#### SOURCE PASSAGE:
- - -
Future looks bright as Assynt Foundation set to sign landmark agreement with Woodland Trust and hotel company takes over Glencanisp Lodge
The Assynt Foundation has announced that it is about to cement a landmark partnership with the Woodland Trust.
The Foundation, which is celebrating 20 years of community ownership of the 44,000-acre Glencanisp and Drumrunie Estates, will sign a final agreement with the Trust next month.
The two organisations will work together to develop and implement a 30-year landscape scale management plan for the estates, including the regeneration and creation of native woodland.
The partnership will be funded from both public and private sources.
Chairman of the Assynt Foundation Lewis MacAskill said: “The final agreement should be signed in March and it is hugely exciting. We don’t think anything quite like this has happened on this scale across Scottish community-owned projects.”
As first revealed in the Northern times in October, this is not the only ground-breaking partnership the foundation, which has struggled to keep afloat financially, has forged.
- - -
#### WHAT NEEDS TO BE DONE:
Write the next part of the Assynt Foundation news article, starting after its final sentence.

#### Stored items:
- - -
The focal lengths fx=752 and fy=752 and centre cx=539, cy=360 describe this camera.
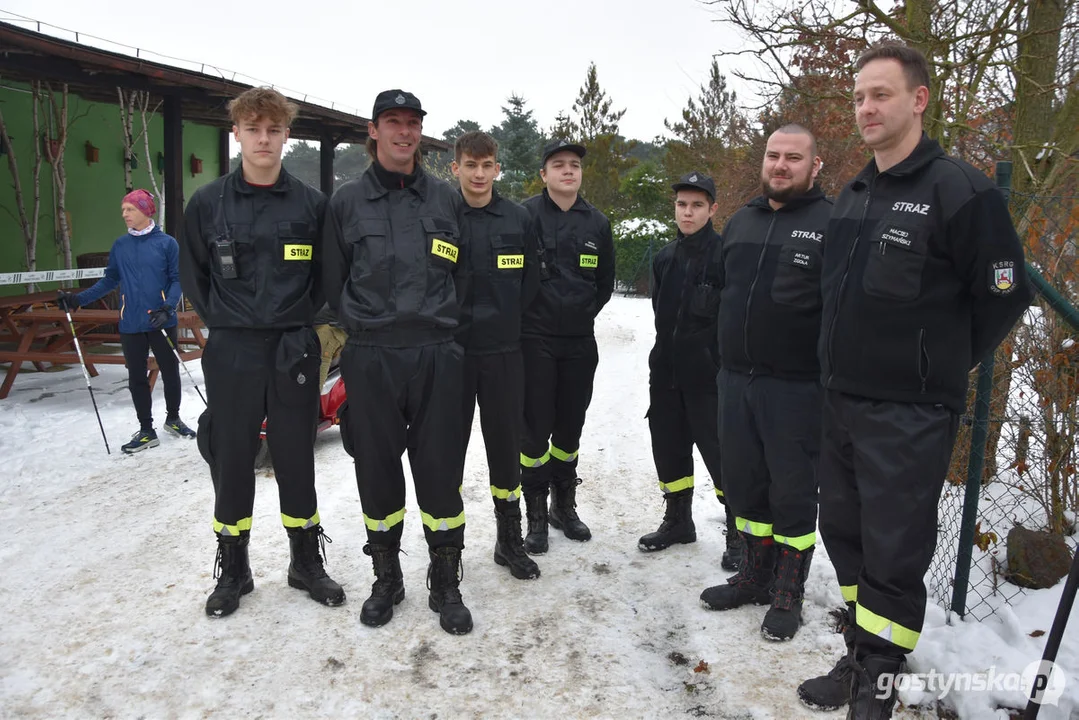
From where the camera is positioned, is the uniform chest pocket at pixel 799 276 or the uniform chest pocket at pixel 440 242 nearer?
the uniform chest pocket at pixel 799 276

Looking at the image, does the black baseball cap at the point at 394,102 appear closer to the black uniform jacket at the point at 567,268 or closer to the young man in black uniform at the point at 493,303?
the young man in black uniform at the point at 493,303

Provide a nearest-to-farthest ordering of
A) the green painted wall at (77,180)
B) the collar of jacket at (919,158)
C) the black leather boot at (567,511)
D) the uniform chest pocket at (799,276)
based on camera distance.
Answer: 1. the collar of jacket at (919,158)
2. the uniform chest pocket at (799,276)
3. the black leather boot at (567,511)
4. the green painted wall at (77,180)

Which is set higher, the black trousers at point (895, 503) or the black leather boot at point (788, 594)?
the black trousers at point (895, 503)

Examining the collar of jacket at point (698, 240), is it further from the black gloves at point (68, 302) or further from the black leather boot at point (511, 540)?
the black gloves at point (68, 302)

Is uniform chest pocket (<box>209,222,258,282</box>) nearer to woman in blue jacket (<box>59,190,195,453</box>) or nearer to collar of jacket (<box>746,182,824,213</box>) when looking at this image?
collar of jacket (<box>746,182,824,213</box>)

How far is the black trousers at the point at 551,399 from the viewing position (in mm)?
4207

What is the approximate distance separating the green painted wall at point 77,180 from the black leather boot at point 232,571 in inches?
297

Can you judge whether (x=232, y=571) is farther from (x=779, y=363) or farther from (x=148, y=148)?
(x=148, y=148)

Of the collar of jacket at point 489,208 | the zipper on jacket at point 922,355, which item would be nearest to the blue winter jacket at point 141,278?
the collar of jacket at point 489,208

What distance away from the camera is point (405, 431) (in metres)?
3.48

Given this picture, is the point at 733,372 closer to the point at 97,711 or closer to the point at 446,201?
the point at 446,201

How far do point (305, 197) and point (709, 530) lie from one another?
2.99 metres

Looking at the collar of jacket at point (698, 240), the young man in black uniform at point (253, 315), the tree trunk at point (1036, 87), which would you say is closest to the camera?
the young man in black uniform at point (253, 315)

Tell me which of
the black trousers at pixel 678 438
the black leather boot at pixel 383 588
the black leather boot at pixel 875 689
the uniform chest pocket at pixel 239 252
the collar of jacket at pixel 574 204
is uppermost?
the collar of jacket at pixel 574 204
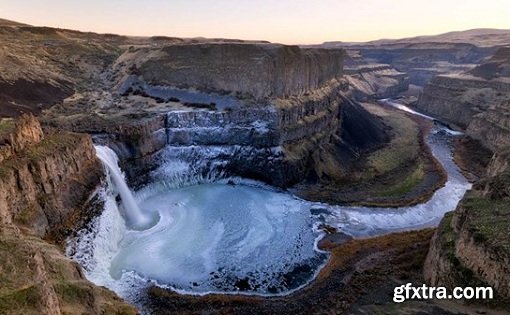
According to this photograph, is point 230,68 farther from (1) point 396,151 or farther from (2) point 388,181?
(1) point 396,151

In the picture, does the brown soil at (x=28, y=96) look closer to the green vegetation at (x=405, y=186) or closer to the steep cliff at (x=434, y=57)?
the green vegetation at (x=405, y=186)

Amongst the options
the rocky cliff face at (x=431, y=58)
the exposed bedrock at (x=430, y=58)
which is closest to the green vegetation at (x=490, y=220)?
the exposed bedrock at (x=430, y=58)

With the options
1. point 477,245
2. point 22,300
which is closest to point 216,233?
point 477,245

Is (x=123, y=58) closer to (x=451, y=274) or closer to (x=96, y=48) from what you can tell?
(x=96, y=48)

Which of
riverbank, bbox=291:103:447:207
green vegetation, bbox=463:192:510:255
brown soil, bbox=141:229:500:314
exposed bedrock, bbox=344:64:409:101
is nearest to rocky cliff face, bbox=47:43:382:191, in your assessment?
riverbank, bbox=291:103:447:207

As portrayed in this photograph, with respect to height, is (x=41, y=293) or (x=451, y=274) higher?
(x=41, y=293)

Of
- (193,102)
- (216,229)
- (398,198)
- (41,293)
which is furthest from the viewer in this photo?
(193,102)

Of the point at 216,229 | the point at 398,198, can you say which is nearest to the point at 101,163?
the point at 216,229

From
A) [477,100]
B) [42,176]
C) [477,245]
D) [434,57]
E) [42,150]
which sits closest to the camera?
[477,245]
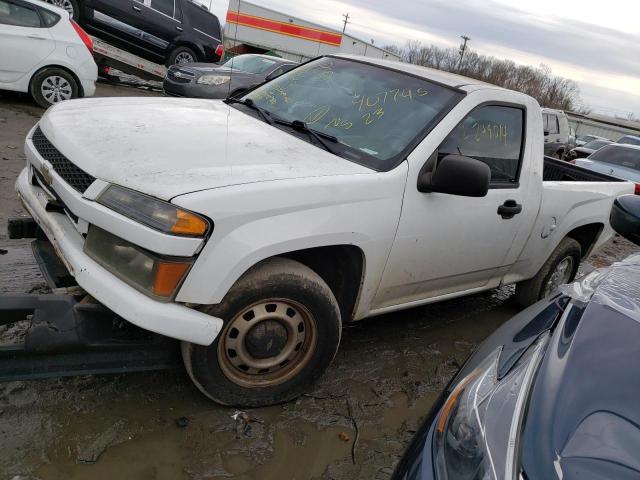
- - -
#### EXPECTED ANSWER:
It has entered into a collaboration with hotelier Nick Dent of Original Hotels which will see the 14-bedroom Glencanisp Lodge, at the heart of the estate, restored and opened as a hotel in January 2026.
The move will create up to 20 year-round jobs.
Mr MacAskill said: “Nick Dent is going to carry out a full refurbishment of the lodge which needs money spent on it that we in the Assynt Foundation do not have.
“He is bringing all the expertise and knowledge that we don’t have.”
The refurbishment plan includes converting several old outhouse buildings around the lodge into staff accommodation and a launderette.
Mr MacAskill continued: “We feel we are coming out of the shadows ….20 years after the Assynt Foundation was started, we feel much more positive about the future. For us, the current and future strategy is about creating partnerships.
“We have looked strategically for partners who can help the foundation to move forward, people with the necessary skills whether it is Woodland Trust for sustainable land management, or Nick Dent for hospitality.”